Definition of constitutionalism in English:

constitutionalism

noun

  • 1[mass noun] Constitutional government.

    • ‘The split will be between the two philosophies of big government statism and small government constitutionalism.’
    • ‘Levels of income, forms of democratic constitutionalism, and cultural regard for education are all determinants in the plight of children in the workforce.’
    • ‘The puzzle that needs to be answered is then whether the post-Cold War peace is sustained by hegemony, or by a form of constitutionalism.’
    • ‘It has no necessary connection with democratic government or constitutionalism, however.’
    • ‘Indeed, if the British and American experience during the two world wars is any example, it bodes well for the resilience of constitutionalism in those two countries; and hopefully other democracies as well.’
    • ‘From the perspective of promoting human rights, is it desirable for the judiciary to have donned the didactic roles of pedagogues for democracy and constitutionalism?’
    • ‘The corporate state they are working to create is formally based on democratic rhetoric, constitutionalism, and free elections, but it is profoundly anti-democratic in practice.’
    • ‘In this richer sense of the term, Rex's society has not embraced constitutionalism because the rules defining his authority impose no constitutional limits.’
    • ‘War and emergencies are the acid tests of constitutionalism, especially of the type embodied in our written Constitution.’
    • ‘There is simply no question that getting some form of constitutionalism and some form of democratic governance would be better for the vast majority of non-democracies.’
    • ‘He then explains why democratic processes in the absence of liberal constitutionalism and capitalism produce such states and catalogs their many troubles.’

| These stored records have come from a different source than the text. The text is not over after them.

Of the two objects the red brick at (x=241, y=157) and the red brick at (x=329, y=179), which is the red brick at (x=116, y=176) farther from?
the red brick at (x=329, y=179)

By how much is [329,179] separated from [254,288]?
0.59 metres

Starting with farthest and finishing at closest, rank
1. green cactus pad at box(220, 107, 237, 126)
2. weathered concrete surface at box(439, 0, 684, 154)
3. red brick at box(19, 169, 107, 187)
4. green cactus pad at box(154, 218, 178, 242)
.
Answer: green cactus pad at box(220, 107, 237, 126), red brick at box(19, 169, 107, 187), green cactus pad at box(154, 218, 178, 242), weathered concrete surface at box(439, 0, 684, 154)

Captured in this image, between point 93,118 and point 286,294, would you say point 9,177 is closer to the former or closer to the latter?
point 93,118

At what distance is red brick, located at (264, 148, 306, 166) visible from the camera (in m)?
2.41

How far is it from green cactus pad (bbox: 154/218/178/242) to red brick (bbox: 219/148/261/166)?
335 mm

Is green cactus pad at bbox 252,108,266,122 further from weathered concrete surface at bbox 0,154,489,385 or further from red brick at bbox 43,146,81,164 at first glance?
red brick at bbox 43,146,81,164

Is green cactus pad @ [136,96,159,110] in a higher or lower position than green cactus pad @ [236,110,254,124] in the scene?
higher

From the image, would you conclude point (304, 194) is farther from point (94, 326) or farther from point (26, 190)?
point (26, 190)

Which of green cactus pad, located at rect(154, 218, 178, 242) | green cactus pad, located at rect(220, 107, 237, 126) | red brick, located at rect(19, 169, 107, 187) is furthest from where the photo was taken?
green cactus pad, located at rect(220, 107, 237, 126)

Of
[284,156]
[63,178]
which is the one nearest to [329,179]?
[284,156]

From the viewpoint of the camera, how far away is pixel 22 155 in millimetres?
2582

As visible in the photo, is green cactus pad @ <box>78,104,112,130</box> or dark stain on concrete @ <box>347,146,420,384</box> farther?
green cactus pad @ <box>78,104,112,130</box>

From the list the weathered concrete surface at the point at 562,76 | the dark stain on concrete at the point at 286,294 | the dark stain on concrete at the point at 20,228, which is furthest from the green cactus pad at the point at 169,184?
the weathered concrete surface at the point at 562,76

    • ‘The notable thing is not the emergence of popular constitutionalism; it is that popular constitutionalism has so little resonance among the people.’
    • ‘And the first law of presidential leadership is to grasp the importance, and the pitfalls, as well as opportunities presented by constitutionalism - American style.’

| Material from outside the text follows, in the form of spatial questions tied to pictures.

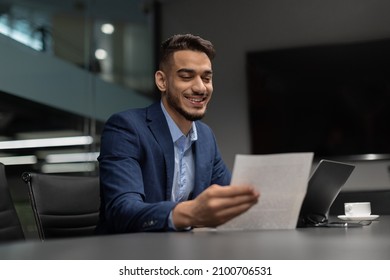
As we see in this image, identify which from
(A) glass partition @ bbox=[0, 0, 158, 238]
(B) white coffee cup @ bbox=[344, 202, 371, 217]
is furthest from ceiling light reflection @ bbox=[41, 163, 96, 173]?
(B) white coffee cup @ bbox=[344, 202, 371, 217]

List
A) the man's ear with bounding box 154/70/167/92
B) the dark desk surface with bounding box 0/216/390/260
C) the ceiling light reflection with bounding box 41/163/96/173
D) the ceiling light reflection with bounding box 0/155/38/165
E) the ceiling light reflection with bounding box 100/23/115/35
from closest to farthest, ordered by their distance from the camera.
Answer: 1. the dark desk surface with bounding box 0/216/390/260
2. the man's ear with bounding box 154/70/167/92
3. the ceiling light reflection with bounding box 0/155/38/165
4. the ceiling light reflection with bounding box 41/163/96/173
5. the ceiling light reflection with bounding box 100/23/115/35

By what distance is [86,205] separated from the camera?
1.67 meters

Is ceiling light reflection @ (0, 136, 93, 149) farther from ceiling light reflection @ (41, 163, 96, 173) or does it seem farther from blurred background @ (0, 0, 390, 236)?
ceiling light reflection @ (41, 163, 96, 173)

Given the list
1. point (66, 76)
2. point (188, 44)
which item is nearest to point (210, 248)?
point (188, 44)

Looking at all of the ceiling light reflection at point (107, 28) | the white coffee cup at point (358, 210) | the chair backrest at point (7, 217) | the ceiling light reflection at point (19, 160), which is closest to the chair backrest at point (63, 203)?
the chair backrest at point (7, 217)

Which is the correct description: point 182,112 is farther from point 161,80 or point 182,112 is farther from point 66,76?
point 66,76

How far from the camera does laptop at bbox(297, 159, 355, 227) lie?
1.21m

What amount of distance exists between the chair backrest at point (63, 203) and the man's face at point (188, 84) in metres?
0.39

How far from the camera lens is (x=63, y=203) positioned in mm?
1573

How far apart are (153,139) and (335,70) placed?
9.33ft

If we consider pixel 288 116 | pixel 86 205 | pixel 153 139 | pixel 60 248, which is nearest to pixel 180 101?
pixel 153 139

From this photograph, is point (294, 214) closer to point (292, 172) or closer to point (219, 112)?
point (292, 172)

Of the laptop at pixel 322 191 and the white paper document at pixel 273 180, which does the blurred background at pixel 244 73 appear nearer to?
the laptop at pixel 322 191

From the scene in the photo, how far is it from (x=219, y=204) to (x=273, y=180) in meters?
0.10
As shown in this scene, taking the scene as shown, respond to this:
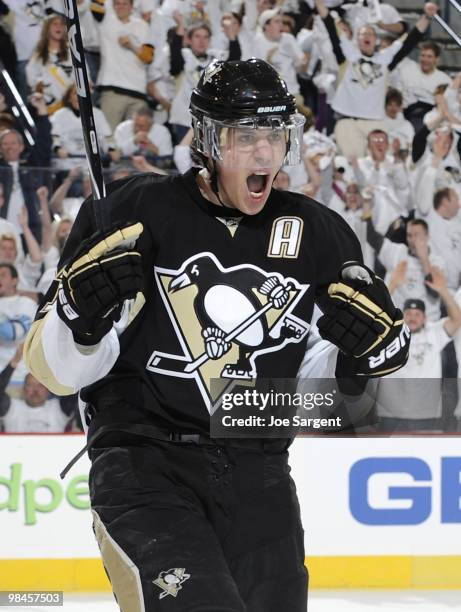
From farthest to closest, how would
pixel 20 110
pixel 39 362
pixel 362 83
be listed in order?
pixel 362 83
pixel 20 110
pixel 39 362

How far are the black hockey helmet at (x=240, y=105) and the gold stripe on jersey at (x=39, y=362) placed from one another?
1.67ft

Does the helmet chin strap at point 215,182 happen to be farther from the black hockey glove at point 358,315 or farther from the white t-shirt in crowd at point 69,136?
the white t-shirt in crowd at point 69,136

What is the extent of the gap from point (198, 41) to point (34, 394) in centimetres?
199

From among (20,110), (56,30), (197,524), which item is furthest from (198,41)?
(197,524)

    • ‘Moreover, executive power, able to act quickly and decisively, is often at odds with both democracy and liberal constitutionalism and is sometimes able to override the mechanisms of both.’

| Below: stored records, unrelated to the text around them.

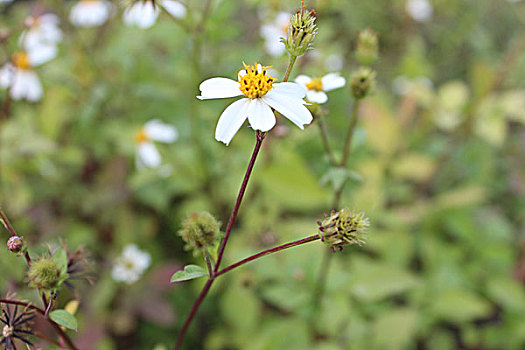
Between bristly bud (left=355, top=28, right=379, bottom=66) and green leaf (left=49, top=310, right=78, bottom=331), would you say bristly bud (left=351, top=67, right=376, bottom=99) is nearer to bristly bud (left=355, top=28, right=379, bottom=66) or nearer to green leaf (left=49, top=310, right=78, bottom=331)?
bristly bud (left=355, top=28, right=379, bottom=66)

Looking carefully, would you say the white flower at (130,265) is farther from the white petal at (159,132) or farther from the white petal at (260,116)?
the white petal at (260,116)

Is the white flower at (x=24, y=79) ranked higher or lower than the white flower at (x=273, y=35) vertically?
lower

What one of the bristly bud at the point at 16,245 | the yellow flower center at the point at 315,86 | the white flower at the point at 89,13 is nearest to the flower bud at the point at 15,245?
the bristly bud at the point at 16,245

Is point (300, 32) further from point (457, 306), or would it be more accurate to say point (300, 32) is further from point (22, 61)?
point (22, 61)

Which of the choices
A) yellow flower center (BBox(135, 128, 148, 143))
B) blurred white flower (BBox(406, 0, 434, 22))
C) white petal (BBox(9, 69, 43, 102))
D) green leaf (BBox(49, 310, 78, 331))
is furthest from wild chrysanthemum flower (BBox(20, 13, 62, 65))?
blurred white flower (BBox(406, 0, 434, 22))

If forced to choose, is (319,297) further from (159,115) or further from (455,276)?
(159,115)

    • ‘A wide variety of institutional forms, many of which do not resemble American constitutionalism, can express and secure respect for pluralism.’
    • ‘Put positively, at the top now was not the emancipation of the working class or even the liberation of third world peoples from imperialism, but rather democracy, due process, constitutionalism, and human rights.’
    • ‘His work on liberalism, democracy and constitutionalism is theoretically interesting, but conservative by the standards of critical theory, and perhaps he would no longer claim to be a critical theorist.’
    • ‘The challenges come in three areas: first, the argument that international law, rather than democracy and constitutionalism, is the best safeguard against immoral and ineffective acts in war.’
    • ‘Her public statements often convey a frustratingly general commitment to constitutionalism and democracy in a language easily understood by the mass of the population.’
    • ‘Conservative constitutionalism today requires taking back the original Constitution to restore the constitutional order and representative government.’
    1. 1.1 Adherence to a constitutional system of government.
      • ‘It is basically an issue of constitutionalism.’
      • ‘The full exposition of his constitutionalism, presented in and around his analysis of the English constitution in book 11, develops these seeds.’
      • ‘His constitutionalism is grounded on a strong theory of the rule of law defined by. adherence to the constitution as the supreme law of the land.’
      • ‘Where is the proper observance of constitutionalism in that?’
      • ‘This is the fundamental practical question of all constitutionalism.’
      • ‘His constitutionalism empowered the courts, not Congress.’